→ **Fragmento**:
Nunca está de más recordar que la mujer original era una inmigrante. Se precipitó desde su hogar en las alturas del Mundo del Cielo y dejó atrás a cuantos la conocían y la apreciaban; que nunca pudo regresar. Desde 1492, la mayoría de los que residen aquí también son inmigrantes, y puede que al divisar la isla de Ellis ni siquiera sean conscientes de que están desembarcando en el caparazón de una tortuga. Algunos de mis antepasados eran del pueblo de Mujer Celeste, al que yo pertenezco. Otros fueron de una clase distinta de inmigrantes: un comerciante de pieles francés, un carpintero irlandés, un granjero de Gales. Y aquí estamos todos, tratando de levantar un hogar en Isla Tortuga. Ellos recuerdan también un viaje a un mundo nuevo sin nada en los bolsillos, un relato en el que resuena el viaje de Mujer Celeste. Ella también llegó con solo unas cuantas semillas y el exiguo consejo de «utilizar sueños y dones para hacer el bien». Es la indicación que todos hemos recibido. Mujer Celeste aceptó los dones del resto de las criaturas con las manos abiertas y los utilizó con honor. Compartió con ellas cuanto traía del Mundo del Cielo y se dedicó a cuidarlo, a crear un hogar.

Todos, siempre, estamos cayendo. Puede que sea por ese motivo que la historia de Mujer Celeste nos sigue cautivando. Nuestras vidas, las personales y las colectivas, comparten su trayectoria. Después de saltar o de que nos empujen o de que el límite del mundo conocido se desmorone bajo nuestros pies, nos precipitamos, girando hacia lo ignoto, lo inesperado. Tenemos miedo a caer. Los dones del mundo aguardan para sostenernos.

Al reflexionar sobre estas instrucciones, es bueno recordar que Mujer Celeste, cuando cayó al mundo, no venía sola. Estaba embarazada. Sabiendo que sus nietos heredarían el mundo, procuró que los beneficios de sus cuidados se prolongasen más que su propia estancia en él. Los inmigrantes se volvieron indígenas en la relación de reciprocidad con la tierra, en el dar y el recibir. Todos nosotros nos volvemos nativos de un lugar cuando actuamos como si el futuro de nuestros hijos importara, cuando cuidamos de la tierra como si nuestras vidas, las materiales y las espirituales, dependieran de ello.

He escuchado contar la historia de Mujer Celeste como si no fuera más que un pintoresco retazo de «folclore». Pero el poder del relato sigue ahí, incluso cuando se malinterpreta. La mayoría de mis estudiantes nunca han oído la historia del origen de la tierra en que nacieron, pero se les enciende la mirada cuando se la cuento. ¿Logran ver en la historia de Mujer Celeste no un artefacto del pasado, sino una serie de instrucciones para el futuro? ¿Lo conseguimos el resto? ¿Puede una nación de inmigrantes seguir su ejemplo una vez más, hacerse nativa, crear un hogar?

→ **Consigna**:
¿Puedes repetir palabra por palabra la parte del fragmento sobre Mujer Celeste que empieza con «He escuchado contar» y sigue hasta «crear un hogar?»? Basta con el fragmento; no hace falta ninguna otra fuente.

→ **Extractos de datos**:

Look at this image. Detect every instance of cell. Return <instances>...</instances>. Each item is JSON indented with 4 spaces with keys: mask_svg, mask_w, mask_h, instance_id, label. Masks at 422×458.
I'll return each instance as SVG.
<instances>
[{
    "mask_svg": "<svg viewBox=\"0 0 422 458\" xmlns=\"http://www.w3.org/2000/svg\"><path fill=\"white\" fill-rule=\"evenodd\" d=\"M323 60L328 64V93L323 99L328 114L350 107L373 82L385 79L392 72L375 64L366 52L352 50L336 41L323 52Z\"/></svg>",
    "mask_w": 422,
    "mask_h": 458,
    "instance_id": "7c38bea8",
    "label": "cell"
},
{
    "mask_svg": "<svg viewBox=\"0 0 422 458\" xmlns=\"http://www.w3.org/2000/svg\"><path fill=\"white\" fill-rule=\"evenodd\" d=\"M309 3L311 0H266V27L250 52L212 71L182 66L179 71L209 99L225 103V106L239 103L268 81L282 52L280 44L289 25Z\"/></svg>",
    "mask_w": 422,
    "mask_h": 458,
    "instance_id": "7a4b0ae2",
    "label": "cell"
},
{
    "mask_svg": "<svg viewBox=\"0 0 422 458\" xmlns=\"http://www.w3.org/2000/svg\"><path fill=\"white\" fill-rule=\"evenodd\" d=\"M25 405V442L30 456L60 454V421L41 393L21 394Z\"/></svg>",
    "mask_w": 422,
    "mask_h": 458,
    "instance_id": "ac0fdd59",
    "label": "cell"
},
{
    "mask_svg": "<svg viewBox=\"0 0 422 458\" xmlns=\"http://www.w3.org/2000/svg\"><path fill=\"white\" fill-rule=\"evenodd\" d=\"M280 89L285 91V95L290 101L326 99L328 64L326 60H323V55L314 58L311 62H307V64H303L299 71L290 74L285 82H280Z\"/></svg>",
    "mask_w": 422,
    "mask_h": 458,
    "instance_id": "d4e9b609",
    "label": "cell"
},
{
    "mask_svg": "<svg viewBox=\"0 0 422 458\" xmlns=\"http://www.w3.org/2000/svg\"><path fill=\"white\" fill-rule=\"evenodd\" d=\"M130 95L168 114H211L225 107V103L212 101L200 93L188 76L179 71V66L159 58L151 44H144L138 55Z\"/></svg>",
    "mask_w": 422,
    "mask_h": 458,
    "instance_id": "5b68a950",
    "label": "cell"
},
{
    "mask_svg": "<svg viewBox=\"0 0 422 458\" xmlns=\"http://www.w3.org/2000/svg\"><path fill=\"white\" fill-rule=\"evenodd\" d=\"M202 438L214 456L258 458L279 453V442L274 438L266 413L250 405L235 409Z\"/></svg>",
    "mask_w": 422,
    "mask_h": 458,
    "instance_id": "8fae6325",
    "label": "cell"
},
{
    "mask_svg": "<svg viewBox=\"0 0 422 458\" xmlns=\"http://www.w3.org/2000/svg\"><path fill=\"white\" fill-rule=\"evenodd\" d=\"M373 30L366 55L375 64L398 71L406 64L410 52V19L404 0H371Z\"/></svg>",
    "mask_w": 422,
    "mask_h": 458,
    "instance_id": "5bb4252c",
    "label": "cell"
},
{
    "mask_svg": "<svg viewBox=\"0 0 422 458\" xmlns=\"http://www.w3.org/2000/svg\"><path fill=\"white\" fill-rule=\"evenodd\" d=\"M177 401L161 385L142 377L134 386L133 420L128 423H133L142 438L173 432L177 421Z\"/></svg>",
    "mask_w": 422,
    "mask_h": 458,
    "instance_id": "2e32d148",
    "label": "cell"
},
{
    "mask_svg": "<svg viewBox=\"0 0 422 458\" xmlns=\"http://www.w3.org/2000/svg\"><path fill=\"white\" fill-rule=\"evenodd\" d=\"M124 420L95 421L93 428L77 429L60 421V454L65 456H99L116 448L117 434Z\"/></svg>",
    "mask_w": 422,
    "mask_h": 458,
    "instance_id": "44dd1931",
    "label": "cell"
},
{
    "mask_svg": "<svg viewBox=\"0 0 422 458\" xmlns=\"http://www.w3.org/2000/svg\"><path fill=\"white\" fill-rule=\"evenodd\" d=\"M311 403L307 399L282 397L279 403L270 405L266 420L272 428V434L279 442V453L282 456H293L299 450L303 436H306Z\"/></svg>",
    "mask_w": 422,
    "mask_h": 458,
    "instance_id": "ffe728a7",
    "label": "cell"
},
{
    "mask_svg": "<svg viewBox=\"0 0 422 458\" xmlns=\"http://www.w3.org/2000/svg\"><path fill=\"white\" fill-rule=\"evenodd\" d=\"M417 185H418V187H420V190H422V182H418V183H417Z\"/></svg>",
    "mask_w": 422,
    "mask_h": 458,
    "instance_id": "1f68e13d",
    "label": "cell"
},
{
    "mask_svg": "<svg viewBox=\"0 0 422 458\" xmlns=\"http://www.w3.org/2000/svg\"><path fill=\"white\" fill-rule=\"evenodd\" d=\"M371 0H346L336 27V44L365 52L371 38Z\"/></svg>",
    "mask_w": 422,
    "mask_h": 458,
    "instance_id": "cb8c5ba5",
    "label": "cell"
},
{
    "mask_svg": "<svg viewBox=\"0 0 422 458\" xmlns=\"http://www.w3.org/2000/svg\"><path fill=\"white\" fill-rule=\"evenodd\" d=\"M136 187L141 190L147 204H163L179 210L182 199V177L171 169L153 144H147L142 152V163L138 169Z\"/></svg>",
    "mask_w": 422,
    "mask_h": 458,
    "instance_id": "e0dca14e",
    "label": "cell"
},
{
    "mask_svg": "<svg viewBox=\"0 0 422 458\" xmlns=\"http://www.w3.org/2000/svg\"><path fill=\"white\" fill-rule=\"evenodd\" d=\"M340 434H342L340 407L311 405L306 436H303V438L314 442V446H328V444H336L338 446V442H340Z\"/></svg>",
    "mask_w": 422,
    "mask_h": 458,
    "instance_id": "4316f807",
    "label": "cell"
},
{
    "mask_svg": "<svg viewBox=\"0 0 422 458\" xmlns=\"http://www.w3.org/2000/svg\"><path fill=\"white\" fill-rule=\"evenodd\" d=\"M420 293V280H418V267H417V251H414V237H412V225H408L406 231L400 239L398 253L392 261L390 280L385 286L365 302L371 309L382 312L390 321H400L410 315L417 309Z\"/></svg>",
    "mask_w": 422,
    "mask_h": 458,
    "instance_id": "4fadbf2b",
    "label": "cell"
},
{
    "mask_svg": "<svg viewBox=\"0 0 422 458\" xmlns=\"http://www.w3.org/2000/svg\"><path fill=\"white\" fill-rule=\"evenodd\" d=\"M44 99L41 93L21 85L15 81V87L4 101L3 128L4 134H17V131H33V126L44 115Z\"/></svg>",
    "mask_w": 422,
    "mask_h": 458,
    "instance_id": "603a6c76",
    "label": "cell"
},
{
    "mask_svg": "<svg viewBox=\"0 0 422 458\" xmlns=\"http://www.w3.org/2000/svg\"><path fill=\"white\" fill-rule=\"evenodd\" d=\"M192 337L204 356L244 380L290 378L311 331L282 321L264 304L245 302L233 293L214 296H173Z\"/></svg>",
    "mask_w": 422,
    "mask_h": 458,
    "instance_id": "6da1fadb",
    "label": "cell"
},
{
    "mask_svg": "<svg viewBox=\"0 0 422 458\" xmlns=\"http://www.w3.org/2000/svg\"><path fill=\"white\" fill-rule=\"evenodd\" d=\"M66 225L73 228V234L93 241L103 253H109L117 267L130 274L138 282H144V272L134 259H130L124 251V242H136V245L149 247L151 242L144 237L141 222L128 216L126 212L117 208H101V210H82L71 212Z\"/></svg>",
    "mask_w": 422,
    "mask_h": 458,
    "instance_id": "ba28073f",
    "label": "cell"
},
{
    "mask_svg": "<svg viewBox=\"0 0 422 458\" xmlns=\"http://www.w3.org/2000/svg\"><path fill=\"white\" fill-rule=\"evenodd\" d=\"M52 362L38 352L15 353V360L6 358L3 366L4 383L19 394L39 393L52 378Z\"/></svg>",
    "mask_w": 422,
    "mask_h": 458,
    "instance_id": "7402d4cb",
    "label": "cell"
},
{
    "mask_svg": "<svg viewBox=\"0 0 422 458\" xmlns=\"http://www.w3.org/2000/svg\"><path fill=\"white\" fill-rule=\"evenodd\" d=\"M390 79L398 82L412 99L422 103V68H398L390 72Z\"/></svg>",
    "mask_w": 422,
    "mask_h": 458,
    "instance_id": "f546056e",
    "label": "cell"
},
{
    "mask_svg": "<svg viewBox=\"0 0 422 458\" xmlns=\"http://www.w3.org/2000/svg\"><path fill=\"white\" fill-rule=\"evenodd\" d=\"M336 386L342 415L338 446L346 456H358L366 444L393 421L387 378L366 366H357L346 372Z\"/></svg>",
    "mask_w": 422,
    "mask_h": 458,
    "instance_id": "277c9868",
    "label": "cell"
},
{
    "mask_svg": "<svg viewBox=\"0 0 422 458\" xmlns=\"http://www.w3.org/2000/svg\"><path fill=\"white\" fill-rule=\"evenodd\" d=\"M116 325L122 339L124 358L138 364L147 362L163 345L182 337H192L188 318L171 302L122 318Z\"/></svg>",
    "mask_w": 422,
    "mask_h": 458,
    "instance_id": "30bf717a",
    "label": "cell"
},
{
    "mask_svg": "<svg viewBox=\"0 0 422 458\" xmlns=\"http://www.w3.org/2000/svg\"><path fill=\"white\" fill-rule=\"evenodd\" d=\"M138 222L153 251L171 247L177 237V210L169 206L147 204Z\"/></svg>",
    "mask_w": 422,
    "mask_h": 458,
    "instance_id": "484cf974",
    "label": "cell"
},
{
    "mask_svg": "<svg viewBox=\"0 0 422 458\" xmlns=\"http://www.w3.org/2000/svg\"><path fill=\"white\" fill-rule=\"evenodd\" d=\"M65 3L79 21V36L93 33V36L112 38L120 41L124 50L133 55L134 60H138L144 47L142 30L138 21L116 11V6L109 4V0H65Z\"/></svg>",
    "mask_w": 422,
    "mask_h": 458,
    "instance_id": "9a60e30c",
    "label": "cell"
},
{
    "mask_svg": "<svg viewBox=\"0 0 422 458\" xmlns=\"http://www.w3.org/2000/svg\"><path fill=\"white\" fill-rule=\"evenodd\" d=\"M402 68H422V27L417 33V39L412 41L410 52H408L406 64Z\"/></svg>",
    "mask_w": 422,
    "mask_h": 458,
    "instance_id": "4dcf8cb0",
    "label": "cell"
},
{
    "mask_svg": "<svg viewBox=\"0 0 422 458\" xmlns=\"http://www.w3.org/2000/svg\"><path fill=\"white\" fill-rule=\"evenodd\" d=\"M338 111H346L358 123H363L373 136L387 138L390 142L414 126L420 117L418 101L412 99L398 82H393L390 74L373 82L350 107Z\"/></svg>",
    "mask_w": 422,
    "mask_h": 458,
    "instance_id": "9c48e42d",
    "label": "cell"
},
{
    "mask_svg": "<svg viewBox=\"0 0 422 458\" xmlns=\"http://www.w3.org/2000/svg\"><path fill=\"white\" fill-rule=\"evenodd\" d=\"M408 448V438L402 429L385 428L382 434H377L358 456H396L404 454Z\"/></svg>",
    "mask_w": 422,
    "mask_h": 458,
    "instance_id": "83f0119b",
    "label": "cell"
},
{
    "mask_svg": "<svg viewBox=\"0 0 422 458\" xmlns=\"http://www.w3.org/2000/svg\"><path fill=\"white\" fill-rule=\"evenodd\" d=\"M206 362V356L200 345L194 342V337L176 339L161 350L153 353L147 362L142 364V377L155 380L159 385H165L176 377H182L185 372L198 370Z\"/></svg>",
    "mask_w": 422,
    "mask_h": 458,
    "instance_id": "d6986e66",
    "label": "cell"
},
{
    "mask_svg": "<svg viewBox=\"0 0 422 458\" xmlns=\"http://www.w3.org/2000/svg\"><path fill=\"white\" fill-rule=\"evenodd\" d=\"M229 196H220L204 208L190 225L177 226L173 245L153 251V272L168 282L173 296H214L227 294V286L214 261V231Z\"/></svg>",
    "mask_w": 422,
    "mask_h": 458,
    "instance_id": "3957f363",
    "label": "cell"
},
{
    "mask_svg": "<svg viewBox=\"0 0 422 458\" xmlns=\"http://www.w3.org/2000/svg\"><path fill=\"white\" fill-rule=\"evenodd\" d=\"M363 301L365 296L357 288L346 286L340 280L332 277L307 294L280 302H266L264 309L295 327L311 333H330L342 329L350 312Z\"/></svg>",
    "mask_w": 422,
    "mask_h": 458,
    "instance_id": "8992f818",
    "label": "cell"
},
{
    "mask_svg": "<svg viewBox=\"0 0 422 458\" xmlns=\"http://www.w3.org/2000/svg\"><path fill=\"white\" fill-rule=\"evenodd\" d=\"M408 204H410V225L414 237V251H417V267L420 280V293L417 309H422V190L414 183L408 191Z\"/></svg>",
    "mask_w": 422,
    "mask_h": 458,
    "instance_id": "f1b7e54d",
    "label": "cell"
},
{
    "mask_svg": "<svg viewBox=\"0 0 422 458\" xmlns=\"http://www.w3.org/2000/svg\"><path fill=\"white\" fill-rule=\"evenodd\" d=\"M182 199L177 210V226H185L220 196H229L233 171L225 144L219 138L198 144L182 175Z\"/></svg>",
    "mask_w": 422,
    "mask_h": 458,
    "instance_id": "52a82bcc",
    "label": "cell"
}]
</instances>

→ **Respuesta**:
He escuchado contar la historia de Mujer Celeste como si no fuera más que un pintoresco retazo de «folclore». Pero el poder del relato sigue ahí, incluso cuando se malinterpreta. La mayoría de mis estudiantes nunca han oído la historia del origen de la tierra en que nacieron, pero se les enciende la mirada cuando se la cuento. ¿Logran ver en la historia de Mujer Celeste no un artefacto del pasado, sino una serie de instrucciones para el futuro? ¿Lo conseguimos el resto? ¿Puede una nación de inmigrantes seguir su ejemplo una vez más, hacerse nativa, crear un hogar?